*Requirement*
Translate this sentence from the New Orleans schools passage below into Spanish: "His admission at Ben Franklin was attained via a 'matrix system' that combined his GPA and standardized test scores."

*Document excerpt*
Terina Jones is a mother who has successfully shuttled her kids into many of the very best New Orleans options - a combination of district, charter, and private schools. Her son Roderick (now 16 years old) attended James Lewis Elementary for grades K-1, "but they didn't have enough students so they closed it," she reports. He was subsequently enrolled at Ben Franklin Elementary, an excellent institution with a GreatSchools "9" rating. When he reached Grade 4, Terina transferred him, via a lucky lottery draw, into Lusher Charter Elementary, "one of the better schools," she reports, very competitive." (GS rated "10") Roderick remained there until 7th grade, when he was enrolled at Isidore Newman, an "excellent private school," that is famed as the alma mater of NFL quarterbacks Eli and Peyton Manning.
Roderick didn't keep his grades up though, and his mother decided, "I'm not going to pay for a private school if he's going to get C's." She enrolled him for 9th grade at Ben Franklin High School, "the best high school in New Orleans and one of the best in the USA." (GreatSchools gives it a"10" and US News & World Report ranked it #16 nationally). His admission at Ben Franklin was attained via a "matrix system" that combined his GPA and standardized test scores. Roderick's academic performance continued to sputter, though; overwhelmed by the school's rigorous standards, he only survived for one year. For his 10th grade, Terina enrolled him at Warren Easton, "another charter, not as competitive as Ben Franklin but still a good school." (GS 7) But still, he wasn't really happy here, so Terina opened up her wallet and sent him back to Isidore Newman for his 11th grade. "He's happy there," she admits. "Maybe I never should have taken him out."

*Material supplied*
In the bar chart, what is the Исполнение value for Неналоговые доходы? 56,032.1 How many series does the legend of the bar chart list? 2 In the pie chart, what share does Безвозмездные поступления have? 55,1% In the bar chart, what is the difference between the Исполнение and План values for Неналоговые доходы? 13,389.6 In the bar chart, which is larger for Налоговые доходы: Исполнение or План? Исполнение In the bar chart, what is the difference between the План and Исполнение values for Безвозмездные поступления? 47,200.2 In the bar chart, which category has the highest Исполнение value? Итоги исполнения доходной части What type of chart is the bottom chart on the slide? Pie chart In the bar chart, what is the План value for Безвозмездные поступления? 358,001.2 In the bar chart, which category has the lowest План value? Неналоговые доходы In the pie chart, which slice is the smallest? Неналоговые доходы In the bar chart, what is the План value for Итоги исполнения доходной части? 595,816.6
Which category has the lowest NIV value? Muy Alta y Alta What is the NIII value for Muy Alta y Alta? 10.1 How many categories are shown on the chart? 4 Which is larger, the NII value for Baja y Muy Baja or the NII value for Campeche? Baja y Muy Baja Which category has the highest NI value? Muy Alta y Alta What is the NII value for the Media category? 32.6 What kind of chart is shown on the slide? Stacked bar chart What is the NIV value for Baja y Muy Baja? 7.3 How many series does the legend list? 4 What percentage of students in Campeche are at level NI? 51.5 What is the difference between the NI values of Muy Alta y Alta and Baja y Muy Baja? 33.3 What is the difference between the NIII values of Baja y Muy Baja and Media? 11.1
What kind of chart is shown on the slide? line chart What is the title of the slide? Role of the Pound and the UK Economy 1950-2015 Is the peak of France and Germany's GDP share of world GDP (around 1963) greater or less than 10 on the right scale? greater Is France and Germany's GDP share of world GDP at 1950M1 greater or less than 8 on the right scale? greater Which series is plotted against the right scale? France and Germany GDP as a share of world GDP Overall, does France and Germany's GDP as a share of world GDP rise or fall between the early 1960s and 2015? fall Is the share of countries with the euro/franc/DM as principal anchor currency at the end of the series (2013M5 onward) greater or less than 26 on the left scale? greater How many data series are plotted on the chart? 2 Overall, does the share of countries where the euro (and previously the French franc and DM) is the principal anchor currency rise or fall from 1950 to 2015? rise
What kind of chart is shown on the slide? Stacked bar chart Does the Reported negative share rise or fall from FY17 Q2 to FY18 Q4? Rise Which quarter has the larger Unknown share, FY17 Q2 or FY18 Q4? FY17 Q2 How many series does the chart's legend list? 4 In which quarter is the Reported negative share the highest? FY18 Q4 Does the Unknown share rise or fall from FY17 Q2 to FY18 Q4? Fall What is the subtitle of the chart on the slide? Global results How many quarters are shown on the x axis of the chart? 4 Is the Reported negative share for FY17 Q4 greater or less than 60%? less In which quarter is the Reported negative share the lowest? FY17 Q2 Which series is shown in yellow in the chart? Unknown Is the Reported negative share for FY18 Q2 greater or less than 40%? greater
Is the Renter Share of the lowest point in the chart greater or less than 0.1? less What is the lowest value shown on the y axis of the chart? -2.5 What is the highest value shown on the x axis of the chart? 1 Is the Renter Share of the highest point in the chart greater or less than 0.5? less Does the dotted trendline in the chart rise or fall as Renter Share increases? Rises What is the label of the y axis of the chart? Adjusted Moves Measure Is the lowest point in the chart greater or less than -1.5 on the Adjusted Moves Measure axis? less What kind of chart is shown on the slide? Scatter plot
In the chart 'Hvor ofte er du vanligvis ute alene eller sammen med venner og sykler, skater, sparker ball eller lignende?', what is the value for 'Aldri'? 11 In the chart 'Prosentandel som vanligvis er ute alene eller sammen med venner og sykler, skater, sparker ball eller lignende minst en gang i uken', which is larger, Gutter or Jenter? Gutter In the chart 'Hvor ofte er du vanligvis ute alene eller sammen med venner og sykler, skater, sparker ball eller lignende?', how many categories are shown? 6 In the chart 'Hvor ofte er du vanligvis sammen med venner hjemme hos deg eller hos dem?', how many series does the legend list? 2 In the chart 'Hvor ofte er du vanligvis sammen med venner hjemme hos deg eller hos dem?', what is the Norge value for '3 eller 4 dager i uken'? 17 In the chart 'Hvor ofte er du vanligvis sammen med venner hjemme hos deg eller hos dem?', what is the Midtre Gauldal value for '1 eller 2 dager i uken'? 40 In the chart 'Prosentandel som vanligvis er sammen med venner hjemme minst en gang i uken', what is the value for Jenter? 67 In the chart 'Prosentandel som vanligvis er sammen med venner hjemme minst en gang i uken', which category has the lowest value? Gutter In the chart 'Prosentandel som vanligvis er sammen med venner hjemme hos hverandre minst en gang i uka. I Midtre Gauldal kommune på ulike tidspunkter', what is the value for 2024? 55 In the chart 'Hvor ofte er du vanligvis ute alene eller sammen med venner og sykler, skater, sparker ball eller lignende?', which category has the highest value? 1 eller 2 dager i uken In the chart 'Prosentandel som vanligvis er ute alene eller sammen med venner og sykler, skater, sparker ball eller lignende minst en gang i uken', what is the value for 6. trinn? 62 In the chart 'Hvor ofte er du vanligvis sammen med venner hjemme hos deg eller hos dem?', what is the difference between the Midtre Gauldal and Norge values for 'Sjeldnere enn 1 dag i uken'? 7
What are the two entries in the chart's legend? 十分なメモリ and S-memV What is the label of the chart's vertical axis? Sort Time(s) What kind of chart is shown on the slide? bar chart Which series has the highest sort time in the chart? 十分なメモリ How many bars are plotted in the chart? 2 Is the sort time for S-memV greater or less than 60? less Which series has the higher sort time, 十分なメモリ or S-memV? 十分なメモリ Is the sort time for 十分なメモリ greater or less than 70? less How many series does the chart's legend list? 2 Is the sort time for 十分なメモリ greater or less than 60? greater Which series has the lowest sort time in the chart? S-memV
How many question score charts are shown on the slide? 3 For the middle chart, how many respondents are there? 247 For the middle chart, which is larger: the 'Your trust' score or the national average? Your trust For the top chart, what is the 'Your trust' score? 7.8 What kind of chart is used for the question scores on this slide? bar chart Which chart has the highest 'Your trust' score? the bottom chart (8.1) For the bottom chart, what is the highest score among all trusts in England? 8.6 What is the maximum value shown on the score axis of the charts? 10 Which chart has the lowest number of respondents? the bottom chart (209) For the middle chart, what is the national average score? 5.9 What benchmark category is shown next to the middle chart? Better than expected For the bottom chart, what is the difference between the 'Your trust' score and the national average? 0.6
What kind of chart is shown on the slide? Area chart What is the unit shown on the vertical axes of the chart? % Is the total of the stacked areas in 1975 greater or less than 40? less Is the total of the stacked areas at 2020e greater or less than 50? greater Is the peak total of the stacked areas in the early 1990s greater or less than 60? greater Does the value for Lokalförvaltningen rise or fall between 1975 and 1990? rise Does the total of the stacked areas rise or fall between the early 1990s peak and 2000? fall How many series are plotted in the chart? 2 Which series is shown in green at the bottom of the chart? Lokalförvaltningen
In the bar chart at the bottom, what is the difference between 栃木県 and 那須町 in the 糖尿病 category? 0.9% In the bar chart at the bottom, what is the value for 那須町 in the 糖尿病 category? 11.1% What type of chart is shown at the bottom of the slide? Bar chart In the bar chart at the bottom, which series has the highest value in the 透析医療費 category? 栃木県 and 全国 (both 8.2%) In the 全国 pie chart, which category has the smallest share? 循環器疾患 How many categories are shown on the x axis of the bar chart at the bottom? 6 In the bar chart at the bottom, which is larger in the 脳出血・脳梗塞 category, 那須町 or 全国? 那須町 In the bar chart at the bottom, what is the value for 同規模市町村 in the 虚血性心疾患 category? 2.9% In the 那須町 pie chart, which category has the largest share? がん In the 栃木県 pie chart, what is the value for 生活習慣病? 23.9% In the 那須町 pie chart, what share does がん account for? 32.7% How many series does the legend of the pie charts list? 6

*Solved problem*
Su admisión en Ben Franklin se obtuvo mediante un «sistema de matriz» que combinaba su promedio de calificaciones y sus resultados en pruebas estandarizadas.